• Extract
=-=-=-=-=

#playground-series-s4e1
1 messages · Page 1 of 1 (latest)
I'm also interested in the question in general
I feel like there's an interesting variance-bias question here but I'm not 100% sure
I usually do some experiments with cross validation, than if I find correct parameters and data transformations, train the model on the whole dataset.
thanks for your insight, that's my routine as well, I'm interested to see if there's other opinions !
I have a question
for the challenge my pipeline is the following :
- I have a file that takes care of feature generation, it generates many features with various methods
- I have a file that trains many models with cross validation and generates oof predictions as well as test predictions
- I have a file that stacks predictions using optuna : it creates 5 folds like in cross validation, finds good weights with optuna using score on train set and the cross val score at the end uses the validation set of each fold
I had a submission that scored 0.890 on the public leaderboard
then I added some features, trained more models and calculated the cross val score in file number 3. it was significantly higher but the score on the public leaderboard is significantly lower (0.884)
I do not understand how this is possible, how can I overfit if I always look at scores on validation sets that were not used to train ? seems odd to me.
I didn't use any parameters that were fine tuned using cross validation from the new features during part 2 to train models
and I only calculate cross validation once in part 3 to stack predictions, I don't optimise it with multiple reperitions
Yeah, the public leader board uses such a small portion of the test results that scoring may be unstable
interesting
so you should only look at cross val score when making final submissions ?

=-=-=-=-=

• Task statement
Reproduce the part of the cross-validation thread above that begins at the words "I do not understand" and stops after "seems odd to me.".

=-=-=-=-=

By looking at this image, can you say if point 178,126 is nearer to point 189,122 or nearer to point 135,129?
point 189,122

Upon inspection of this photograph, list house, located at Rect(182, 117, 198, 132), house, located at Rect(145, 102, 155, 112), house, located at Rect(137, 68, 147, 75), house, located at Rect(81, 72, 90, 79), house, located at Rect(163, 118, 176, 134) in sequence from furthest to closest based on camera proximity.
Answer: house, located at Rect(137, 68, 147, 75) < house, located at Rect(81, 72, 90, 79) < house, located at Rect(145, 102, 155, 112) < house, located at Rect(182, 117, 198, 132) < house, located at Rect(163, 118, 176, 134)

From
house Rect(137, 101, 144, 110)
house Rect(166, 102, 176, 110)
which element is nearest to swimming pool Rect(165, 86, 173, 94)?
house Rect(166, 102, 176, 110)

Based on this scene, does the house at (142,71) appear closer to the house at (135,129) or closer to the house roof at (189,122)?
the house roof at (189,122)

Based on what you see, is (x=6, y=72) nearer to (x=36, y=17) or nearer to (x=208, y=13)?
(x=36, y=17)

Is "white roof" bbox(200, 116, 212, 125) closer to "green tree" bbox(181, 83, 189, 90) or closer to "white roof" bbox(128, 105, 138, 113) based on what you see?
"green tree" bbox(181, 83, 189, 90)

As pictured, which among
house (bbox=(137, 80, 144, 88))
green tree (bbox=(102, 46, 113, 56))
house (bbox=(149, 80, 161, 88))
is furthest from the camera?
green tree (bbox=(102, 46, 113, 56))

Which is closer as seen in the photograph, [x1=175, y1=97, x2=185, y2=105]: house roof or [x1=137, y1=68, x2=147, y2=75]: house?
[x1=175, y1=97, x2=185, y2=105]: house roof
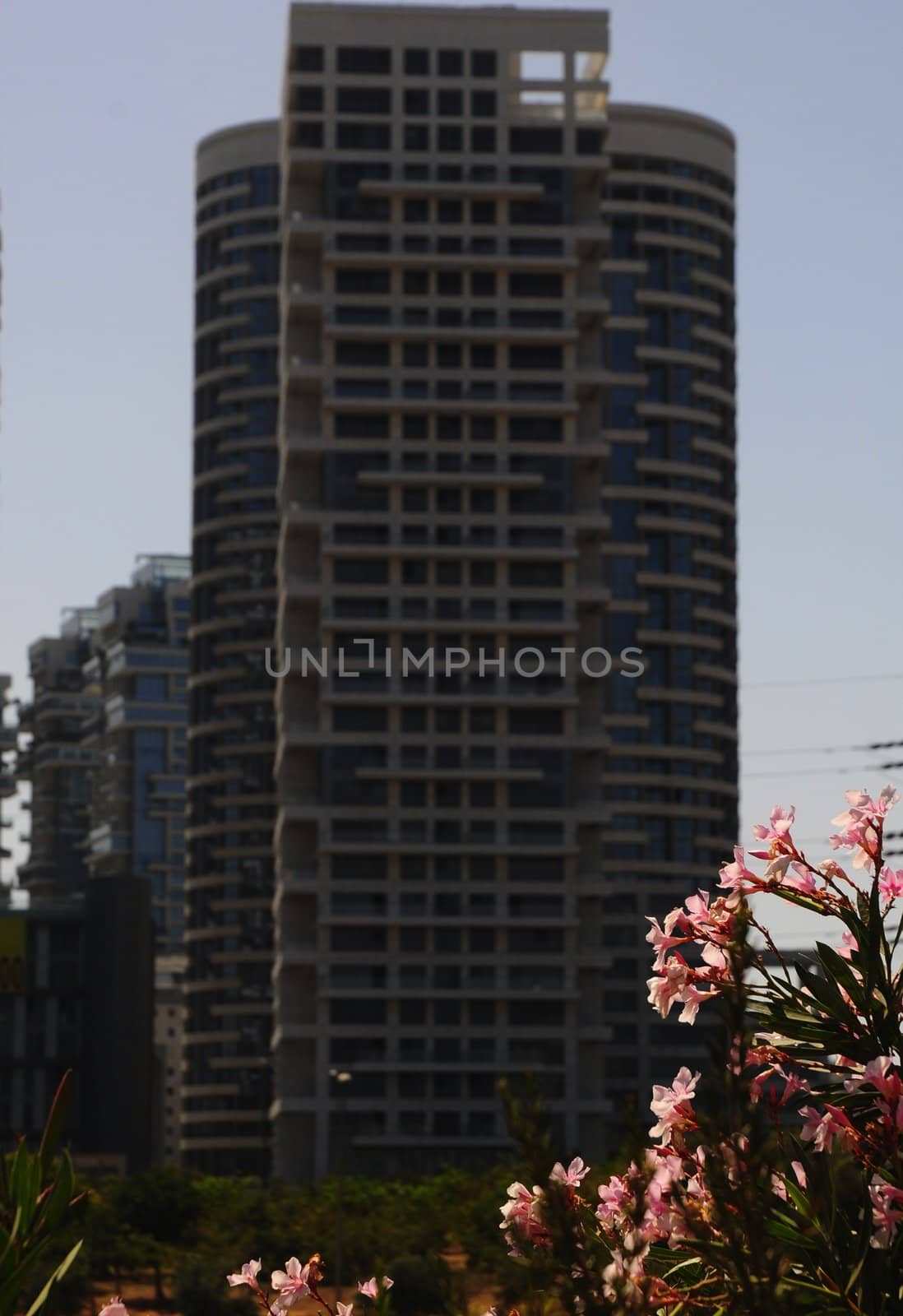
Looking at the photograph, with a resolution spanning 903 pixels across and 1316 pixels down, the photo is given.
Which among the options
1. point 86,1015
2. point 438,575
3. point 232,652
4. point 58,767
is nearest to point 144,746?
point 58,767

=-=-=-=-=

• Finished answer
I do not understand how this is possible, how can I overfit if I always look at scores on validation sets that were not used to train ? seems odd to me.